Malaysians, Indonesians protest US move on Jerusalem
KUALA LUMPUR - Thousands of protesters in Muslim-majority Malaysia demonstrated Friday outside the US embassy over President Donald Trump's recognition of Jerusalem as Israel's capital, denouncing it as a "slap in the face" for Muslims worldwide.
Some 5,000 demonstrators marched on the Kuala Lumpur mission after the main weekly Muslim prayers in a nearby mosque, chanting and waving banners that read "Hands off Jerusalem" and "Down USA President Trump".
Trump's announcement, which has been met by an almost universal diplomatic backlash, sparked Palestinian protests and clashes with Israeli security forces, as well as a call for a new intifada from Hamas' leader.
The status of Jerusalem is deeply sensitive for Muslims, and protesters have started taking to the streets in cities across the world following the policy shift.
The protesters in Kuala Lumpur were led by Khairy Jamaluddin, the sports minister and head of ruling party UMNO's youth wing, who accused of Trump of having made "an illegal announcement".
"What you did is against international law -- Muslims cannot accept your action," he said in a speech to the crowd during the hour-long protest.
Mohamad Rasul, a 51-year-old train driver taking part in the demonstration, described Trump's move as "a slap in the face for Muslims.
"This insensitive action will inflame the hearts of Muslims worldwide."
Police said 5,000 demonstrators took part in the protest, which passed off largely peacefully.
In neighbouring Indonesia, the world's most populous Muslim-majority country, several hundred people demonstrated outside the US embassy in the capital Jakarta, carrying placards that said "No to Trump" and unfurling a large Palestinian flag.
In Afghanistan, more than 1,000 protesters hit the streets after Friday prayers in Kabul, carrying banners reading "Death to Israel" and "Death to America".
The demonstrators burned effigies of Trump as well as American and Israeli flags in the centre of the Afghan capital. A few dozen tried to reach the heavily-barricaded US embassy, but were pushed back by local security forces.

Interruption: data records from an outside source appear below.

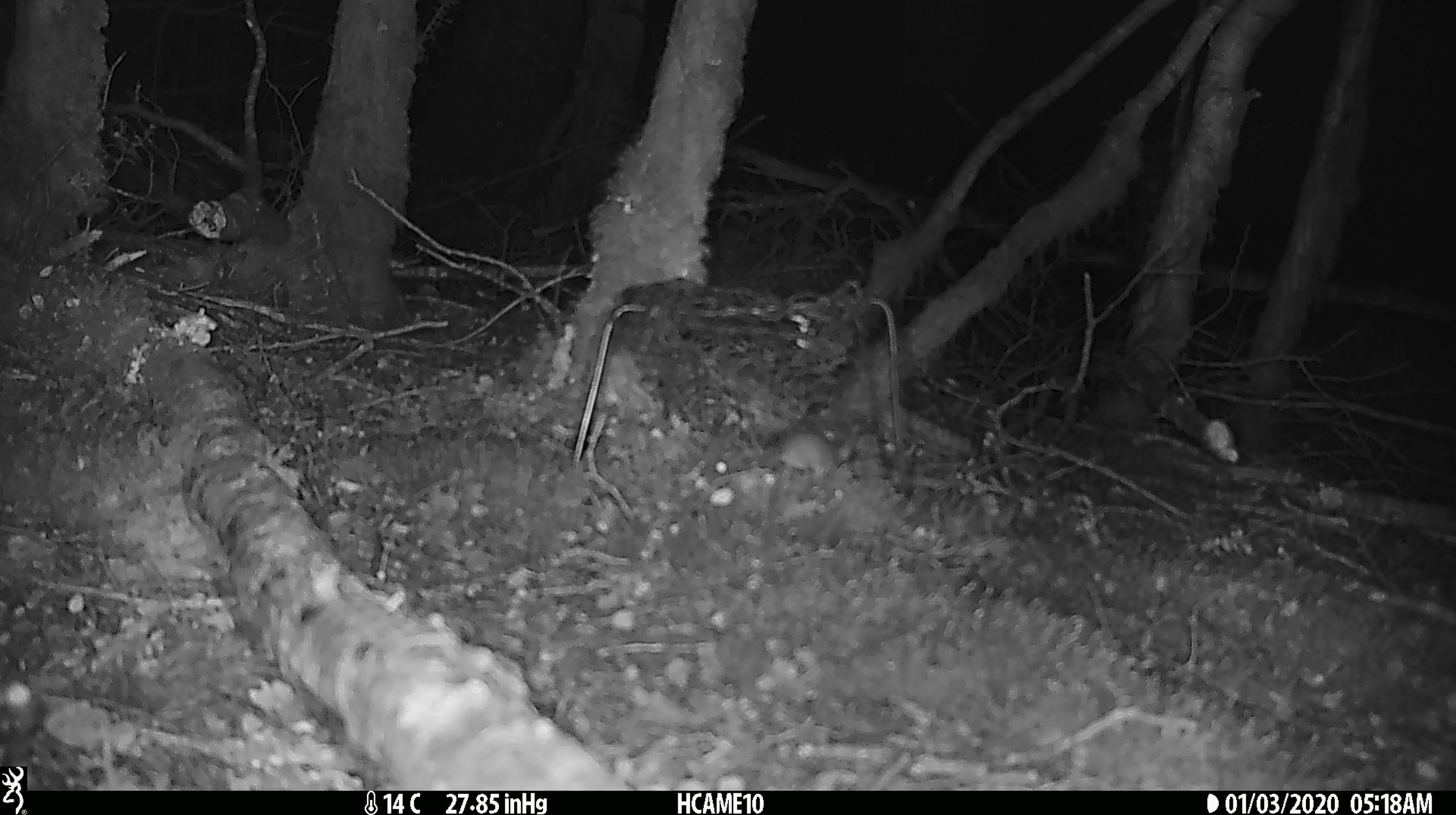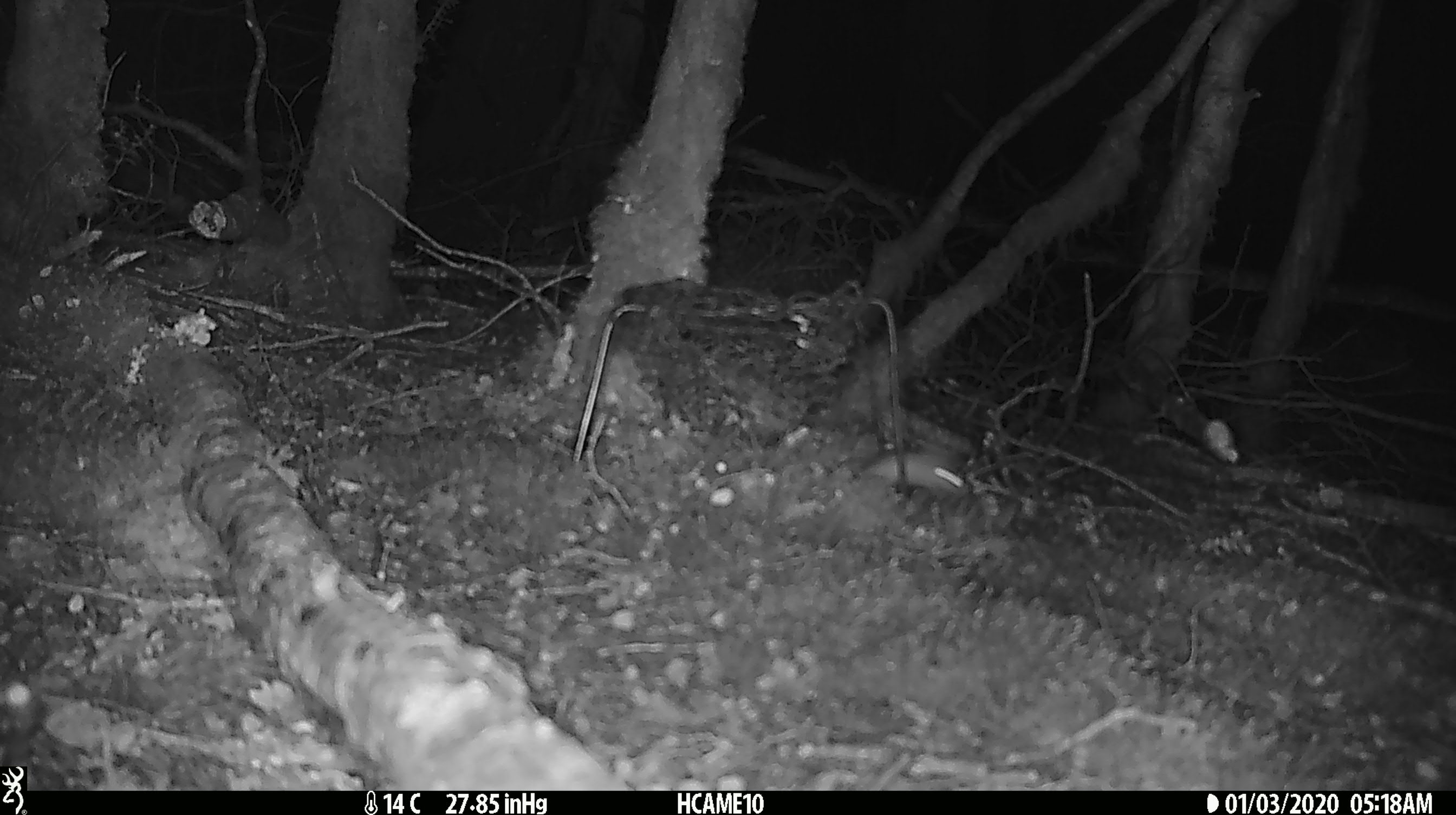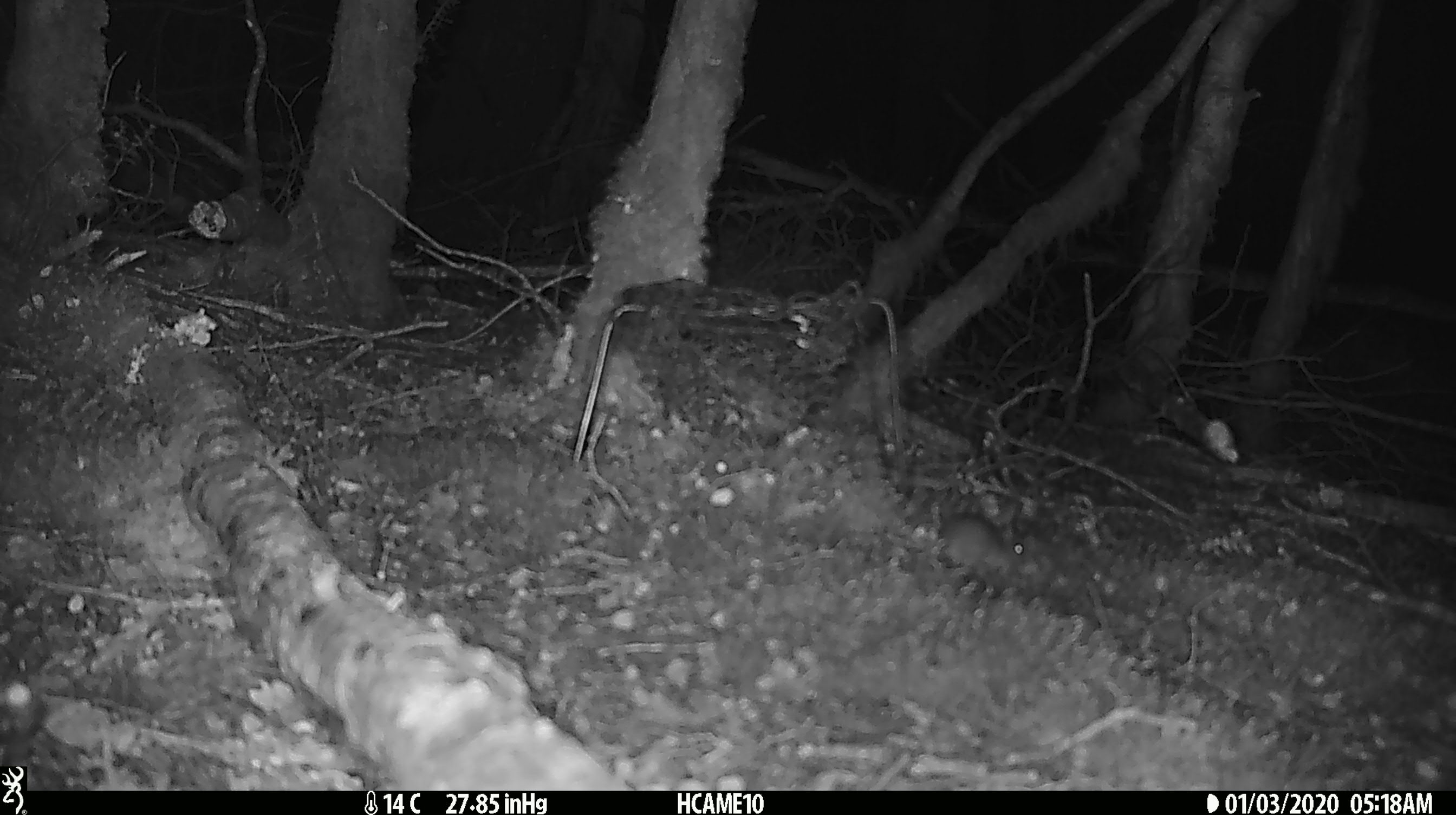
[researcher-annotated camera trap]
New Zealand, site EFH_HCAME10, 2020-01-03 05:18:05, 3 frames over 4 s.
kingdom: Animalia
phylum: Chordata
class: Mammalia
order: Rodentia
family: Muridae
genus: Mus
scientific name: Mus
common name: mouse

Around 2,500 demonstrators also protested in the western city of Herat, while 500 people rallied in Kunduz, in the north-east of the country.
- Solidarity protests -
Hundreds of protesters also took to the streets in neighbouring Pakistan, including in the capital Islamabad. The protesters chanted "Death to Trump" and "Trump is mad", setting fire to American and Israeli flags as well as effigies of the US president.
In Indian-administered Kashmir, hundreds of protesters defied a curfew and demonstrated in the main city of Srinagar, burning photographs of Trump and trampling on American flags, as armed police pushed them back.
Police in riot gear were deployed in large numbers outside major mosques to thwart protests, a police officer said.
People in Muslim-majority Kashmir, which is divided between India and Pakistan and claimed by both, have historically displayed solidarity with Palestine.
Indonesia, Malaysia and Pakistan are also staunch supporters of the Palestinian cause and solidarity protests are not uncommon.
Trump's recognition of Jerusalem as Israel's capital puts him at odds with the international community, which insists the issue can only be resolved in negotiations.